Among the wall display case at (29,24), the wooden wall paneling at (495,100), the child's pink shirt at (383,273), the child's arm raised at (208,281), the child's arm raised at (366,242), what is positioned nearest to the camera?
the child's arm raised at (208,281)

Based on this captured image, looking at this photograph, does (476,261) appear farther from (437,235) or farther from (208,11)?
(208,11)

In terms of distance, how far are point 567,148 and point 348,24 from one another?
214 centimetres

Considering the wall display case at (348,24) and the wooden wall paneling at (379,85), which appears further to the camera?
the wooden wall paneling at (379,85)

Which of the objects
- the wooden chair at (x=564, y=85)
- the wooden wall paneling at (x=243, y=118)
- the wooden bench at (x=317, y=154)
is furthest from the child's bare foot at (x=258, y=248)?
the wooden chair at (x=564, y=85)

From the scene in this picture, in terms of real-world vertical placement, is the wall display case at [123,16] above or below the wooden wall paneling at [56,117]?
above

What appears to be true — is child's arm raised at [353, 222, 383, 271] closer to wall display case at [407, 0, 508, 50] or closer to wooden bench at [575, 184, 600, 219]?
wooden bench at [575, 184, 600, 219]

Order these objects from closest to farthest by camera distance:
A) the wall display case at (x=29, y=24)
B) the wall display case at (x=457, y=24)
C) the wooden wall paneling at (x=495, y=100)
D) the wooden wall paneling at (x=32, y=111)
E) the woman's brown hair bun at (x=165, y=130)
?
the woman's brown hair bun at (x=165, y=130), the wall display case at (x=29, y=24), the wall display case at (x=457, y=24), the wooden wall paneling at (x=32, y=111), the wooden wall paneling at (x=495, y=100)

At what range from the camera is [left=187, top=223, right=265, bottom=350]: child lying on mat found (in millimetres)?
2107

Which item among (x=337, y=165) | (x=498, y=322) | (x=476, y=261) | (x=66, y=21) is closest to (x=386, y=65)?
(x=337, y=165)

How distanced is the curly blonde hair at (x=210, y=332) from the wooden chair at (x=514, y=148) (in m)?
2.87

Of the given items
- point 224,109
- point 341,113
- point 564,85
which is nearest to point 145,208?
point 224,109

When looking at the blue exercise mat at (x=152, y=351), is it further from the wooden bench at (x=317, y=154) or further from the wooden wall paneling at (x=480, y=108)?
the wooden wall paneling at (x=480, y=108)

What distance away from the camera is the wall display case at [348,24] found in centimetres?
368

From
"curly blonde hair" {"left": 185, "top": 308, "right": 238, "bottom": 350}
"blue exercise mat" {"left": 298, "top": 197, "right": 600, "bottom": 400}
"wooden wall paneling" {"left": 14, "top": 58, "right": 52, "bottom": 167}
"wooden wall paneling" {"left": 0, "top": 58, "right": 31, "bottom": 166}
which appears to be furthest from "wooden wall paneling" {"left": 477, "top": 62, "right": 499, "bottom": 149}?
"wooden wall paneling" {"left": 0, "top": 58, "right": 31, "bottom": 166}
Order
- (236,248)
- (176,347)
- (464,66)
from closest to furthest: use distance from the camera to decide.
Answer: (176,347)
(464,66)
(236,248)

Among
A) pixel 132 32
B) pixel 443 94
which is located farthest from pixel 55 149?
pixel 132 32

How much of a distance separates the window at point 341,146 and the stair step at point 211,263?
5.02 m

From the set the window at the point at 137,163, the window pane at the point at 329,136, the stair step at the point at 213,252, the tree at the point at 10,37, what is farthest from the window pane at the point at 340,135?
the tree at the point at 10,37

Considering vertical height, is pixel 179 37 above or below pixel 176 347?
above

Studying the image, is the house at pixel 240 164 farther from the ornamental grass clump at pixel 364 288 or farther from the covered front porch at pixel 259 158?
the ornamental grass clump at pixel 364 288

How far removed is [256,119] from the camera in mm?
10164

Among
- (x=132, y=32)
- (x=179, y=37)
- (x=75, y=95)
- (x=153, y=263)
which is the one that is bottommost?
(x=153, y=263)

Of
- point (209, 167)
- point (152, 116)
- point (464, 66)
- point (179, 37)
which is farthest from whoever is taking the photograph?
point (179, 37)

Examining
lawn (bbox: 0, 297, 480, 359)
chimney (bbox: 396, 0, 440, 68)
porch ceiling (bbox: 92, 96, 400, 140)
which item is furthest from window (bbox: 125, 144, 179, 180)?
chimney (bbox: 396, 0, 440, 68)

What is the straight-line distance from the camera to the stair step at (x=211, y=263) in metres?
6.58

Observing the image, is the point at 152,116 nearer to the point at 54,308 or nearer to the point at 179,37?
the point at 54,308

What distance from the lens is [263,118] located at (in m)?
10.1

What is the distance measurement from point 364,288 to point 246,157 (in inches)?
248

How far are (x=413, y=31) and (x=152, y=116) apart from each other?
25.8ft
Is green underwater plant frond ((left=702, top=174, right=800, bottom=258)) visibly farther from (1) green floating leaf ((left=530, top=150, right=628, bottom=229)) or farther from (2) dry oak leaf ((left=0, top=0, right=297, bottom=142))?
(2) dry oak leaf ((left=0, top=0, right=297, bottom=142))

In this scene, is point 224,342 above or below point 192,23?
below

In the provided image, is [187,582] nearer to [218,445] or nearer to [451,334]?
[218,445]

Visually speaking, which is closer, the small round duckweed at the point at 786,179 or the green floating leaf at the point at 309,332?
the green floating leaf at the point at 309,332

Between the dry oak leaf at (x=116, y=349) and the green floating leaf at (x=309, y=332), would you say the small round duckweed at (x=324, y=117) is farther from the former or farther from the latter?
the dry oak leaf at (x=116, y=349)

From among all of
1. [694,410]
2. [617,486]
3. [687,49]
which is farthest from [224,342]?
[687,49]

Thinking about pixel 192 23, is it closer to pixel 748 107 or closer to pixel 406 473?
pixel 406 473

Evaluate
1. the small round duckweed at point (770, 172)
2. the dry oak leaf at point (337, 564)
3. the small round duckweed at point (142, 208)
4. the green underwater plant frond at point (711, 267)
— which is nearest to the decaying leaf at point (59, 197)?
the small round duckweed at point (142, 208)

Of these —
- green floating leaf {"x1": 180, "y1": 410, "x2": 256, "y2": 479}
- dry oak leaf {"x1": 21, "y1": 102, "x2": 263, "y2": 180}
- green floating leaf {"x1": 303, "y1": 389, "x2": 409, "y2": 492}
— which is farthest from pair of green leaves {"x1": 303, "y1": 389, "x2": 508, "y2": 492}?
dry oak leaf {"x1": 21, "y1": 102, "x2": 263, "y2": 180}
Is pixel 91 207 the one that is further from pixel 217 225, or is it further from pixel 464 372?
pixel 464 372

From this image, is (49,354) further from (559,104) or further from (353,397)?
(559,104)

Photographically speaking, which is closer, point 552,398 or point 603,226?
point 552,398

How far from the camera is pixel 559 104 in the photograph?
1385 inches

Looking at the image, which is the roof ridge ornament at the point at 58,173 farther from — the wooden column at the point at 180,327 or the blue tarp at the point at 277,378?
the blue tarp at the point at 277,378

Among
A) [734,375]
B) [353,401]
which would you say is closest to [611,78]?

== Stated problem ==
Return every line of the material exactly.

== Response for this exercise ==
Among the wall display case at (29,24), the wooden wall paneling at (495,100), the child's pink shirt at (383,273), the child's arm raised at (208,281), the child's arm raised at (366,242), what is positioned nearest to the camera?
the child's arm raised at (208,281)

Based on this captured image, looking at this photograph, does (476,261) appear farther from (437,235) or farther from (208,11)?
(208,11)

In terms of distance, how far are point 567,148 and point 348,24 from one another?
214 centimetres

Considering the wall display case at (348,24) and the wooden wall paneling at (379,85), which appears further to the camera?
the wooden wall paneling at (379,85)

Which of the objects
- the wooden chair at (x=564, y=85)
- the wooden wall paneling at (x=243, y=118)
- the wooden bench at (x=317, y=154)
is furthest from the child's bare foot at (x=258, y=248)?
the wooden chair at (x=564, y=85)

From the scene in this picture, in terms of real-world vertical placement, is the wall display case at [123,16] above or below the wooden wall paneling at [56,117]?
above

What appears to be true — is child's arm raised at [353, 222, 383, 271] closer to wall display case at [407, 0, 508, 50] or closer to wooden bench at [575, 184, 600, 219]?
wooden bench at [575, 184, 600, 219]

Order these objects from closest to farthest by camera distance:
A) the wall display case at (x=29, y=24)
B) the wall display case at (x=457, y=24)
C) the wooden wall paneling at (x=495, y=100)
D) the wooden wall paneling at (x=32, y=111)
E) the woman's brown hair bun at (x=165, y=130)
?
the woman's brown hair bun at (x=165, y=130), the wall display case at (x=29, y=24), the wall display case at (x=457, y=24), the wooden wall paneling at (x=32, y=111), the wooden wall paneling at (x=495, y=100)

At what range from the camera is [left=187, top=223, right=265, bottom=350]: child lying on mat found (in millimetres)?
2107

Which item among (x=337, y=165) | (x=498, y=322) | (x=476, y=261) | (x=66, y=21) is closest to (x=386, y=65)?
(x=337, y=165)

How distanced is the curly blonde hair at (x=210, y=332) from the wooden chair at (x=514, y=148) (in m)?
2.87

Of the given items
- point 224,109
- point 341,113
- point 564,85
which is nearest to point 145,208?
point 224,109

When looking at the blue exercise mat at (x=152, y=351), is it further from the wooden bench at (x=317, y=154) or further from the wooden wall paneling at (x=480, y=108)?
the wooden wall paneling at (x=480, y=108)

What distance away from the camera is the wall display case at [348,24] found in centimetres?
368

From
"curly blonde hair" {"left": 185, "top": 308, "right": 238, "bottom": 350}
"blue exercise mat" {"left": 298, "top": 197, "right": 600, "bottom": 400}
"wooden wall paneling" {"left": 14, "top": 58, "right": 52, "bottom": 167}
"wooden wall paneling" {"left": 0, "top": 58, "right": 31, "bottom": 166}
which appears to be furthest from "wooden wall paneling" {"left": 477, "top": 62, "right": 499, "bottom": 149}?
"wooden wall paneling" {"left": 0, "top": 58, "right": 31, "bottom": 166}
Order
- (236,248)
- (176,347)
- (464,66)
from closest to furthest: use distance from the camera to decide.
Answer: (176,347)
(464,66)
(236,248)

Among
A) pixel 132 32
B) pixel 443 94
which is located farthest from pixel 55 149?
pixel 132 32

How much of a distance separates the window at point 341,146 and the stair step at point 211,263?
5.02 m

From the set the window at the point at 137,163, the window pane at the point at 329,136, the stair step at the point at 213,252, the tree at the point at 10,37, what is farthest from the window pane at the point at 340,135?
the tree at the point at 10,37

Considering vertical height, is pixel 179 37 above or below pixel 176 347?
above

Studying the image, is the house at pixel 240 164 farther from the ornamental grass clump at pixel 364 288 or farther from the covered front porch at pixel 259 158?
the ornamental grass clump at pixel 364 288

How far removed is [256,119] from the camera in mm?
10164

Among
- (x=132, y=32)
- (x=179, y=37)
- (x=75, y=95)
- (x=153, y=263)
which is the one that is bottommost?
(x=153, y=263)

Of
- point (209, 167)
- point (152, 116)
- point (464, 66)
- point (179, 37)
which is farthest from whoever is taking the photograph?
point (179, 37)

Examining
lawn (bbox: 0, 297, 480, 359)
chimney (bbox: 396, 0, 440, 68)
porch ceiling (bbox: 92, 96, 400, 140)
which item is furthest from window (bbox: 125, 144, 179, 180)?
chimney (bbox: 396, 0, 440, 68)

What is the straight-line distance from the camera to the stair step at (x=211, y=263) in metres?
6.58

Observing the image, is the point at 152,116 nearer to the point at 54,308 or nearer to the point at 179,37?
the point at 54,308

What distance from the lens is [263,118] located at (in m)?
10.1

What is the distance measurement from point 364,288 to point 246,157 (in inches)?
248

How far are (x=413, y=31) and (x=152, y=116) apart from each other?
25.8ft
Is green underwater plant frond ((left=702, top=174, right=800, bottom=258)) visibly farther from (1) green floating leaf ((left=530, top=150, right=628, bottom=229)) or farther from (2) dry oak leaf ((left=0, top=0, right=297, bottom=142))?
(2) dry oak leaf ((left=0, top=0, right=297, bottom=142))

In this scene, is point 224,342 above or below point 192,23?
below

In the provided image, is [187,582] nearer to [218,445] or nearer to [451,334]?
[218,445]

Visually speaking, which is closer, the small round duckweed at the point at 786,179 or the green floating leaf at the point at 309,332?
the green floating leaf at the point at 309,332

Between the dry oak leaf at (x=116, y=349) and the green floating leaf at (x=309, y=332), would you say the small round duckweed at (x=324, y=117) is farther from the former or farther from the latter?
the dry oak leaf at (x=116, y=349)

From among all of
1. [694,410]
2. [617,486]
3. [687,49]
which is farthest from [224,342]?
[687,49]

Thinking about pixel 192 23, is it closer to pixel 748 107 or closer to pixel 406 473?
pixel 406 473

Evaluate
1. the small round duckweed at point (770, 172)
2. the dry oak leaf at point (337, 564)
3. the small round duckweed at point (142, 208)
4. the green underwater plant frond at point (711, 267)
— which is nearest to the decaying leaf at point (59, 197)?
the small round duckweed at point (142, 208)

Of these —
- green floating leaf {"x1": 180, "y1": 410, "x2": 256, "y2": 479}
- dry oak leaf {"x1": 21, "y1": 102, "x2": 263, "y2": 180}
- green floating leaf {"x1": 303, "y1": 389, "x2": 409, "y2": 492}
— which is farthest from pair of green leaves {"x1": 303, "y1": 389, "x2": 508, "y2": 492}?
dry oak leaf {"x1": 21, "y1": 102, "x2": 263, "y2": 180}
Is pixel 91 207 the one that is further from pixel 217 225, or is it further from pixel 464 372?
pixel 464 372

From this image, is (49,354) further from (559,104) or further from (353,397)?
(559,104)

Photographically speaking, which is closer, point 552,398 or point 603,226?
point 552,398

How far from the camera is pixel 559 104 in the photograph?
1385 inches

Looking at the image, which is the roof ridge ornament at the point at 58,173 farther from — the wooden column at the point at 180,327 or the blue tarp at the point at 277,378?
the blue tarp at the point at 277,378

Among
A) [734,375]
B) [353,401]
which would you say is closest to [611,78]?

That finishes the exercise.